There are lots of predatory mammals, but specialized carnivory is uncommon. That’s when vertebrate prey is the primary energy source, and it evolved multiple times in bats. The transition from eating insects to chomping on other animals with backbones occurred at least six times in the evolutionary history of bats. "Vertebrate prey are a unique challenge for carnivorous bats," University of Washington’s Sharlene Santana said in a statement. "They eat flesh, bones and everything else within their prey, and we wanted to understand the evolutionary changes that help them accomplish this."
To study the divergence of carnivorous bats from their insectivorous ancestors, Santana and colleagues took high-resolution photographs of the skulls and lower jaws of 140 bats spanning 35 species, and then they conducted a computer-based comparison of various landmarks. Skulls and lower jaws provide attachment points for muscles, and by studying variations in attachment sites, the researchers could compare the bats’ bite force and their gape.
From left to right, these are skulls of insectivorous, carnivorous, and fish-eating bats. Sharlene Santana
Carnivorous bats are larger, and their skull shapes enhance their bite force at wide jaw gapes. Surprisingly, the team found that fish-eating bats are anatomically distinct from bats with terrestrial prey. The skulls of piscivores are optimized for a strong bite force at a narrow jaw gape. "Many fish have flatter bodies compared to land vertebrates, which may explain the distinctive jaws and bite force of fish-eating bats," Santana explained. "In addition, fish-eating bats must spend a lot of time chewing the carcass thoroughly, breaking up those sharp and tiny bones into chunks that are easier to swallow and digest."

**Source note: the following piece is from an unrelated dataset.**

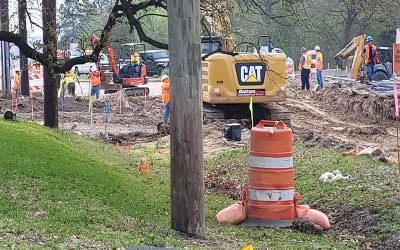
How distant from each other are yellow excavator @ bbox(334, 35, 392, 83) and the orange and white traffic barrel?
927 inches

The team also compared bat skulls to that of other carnivores, including lions, hyenas, wolves, and weasels. The skulls do resemble each other, suggesting that meat-eating mammals likely converged on skull shapes. However, bat skulls are well suited for increased bite force production at the expense of gape. Unlike big cats and polar bears, bats don’t tear at flesh with their teeth: They eat the whole prey, backbone and all.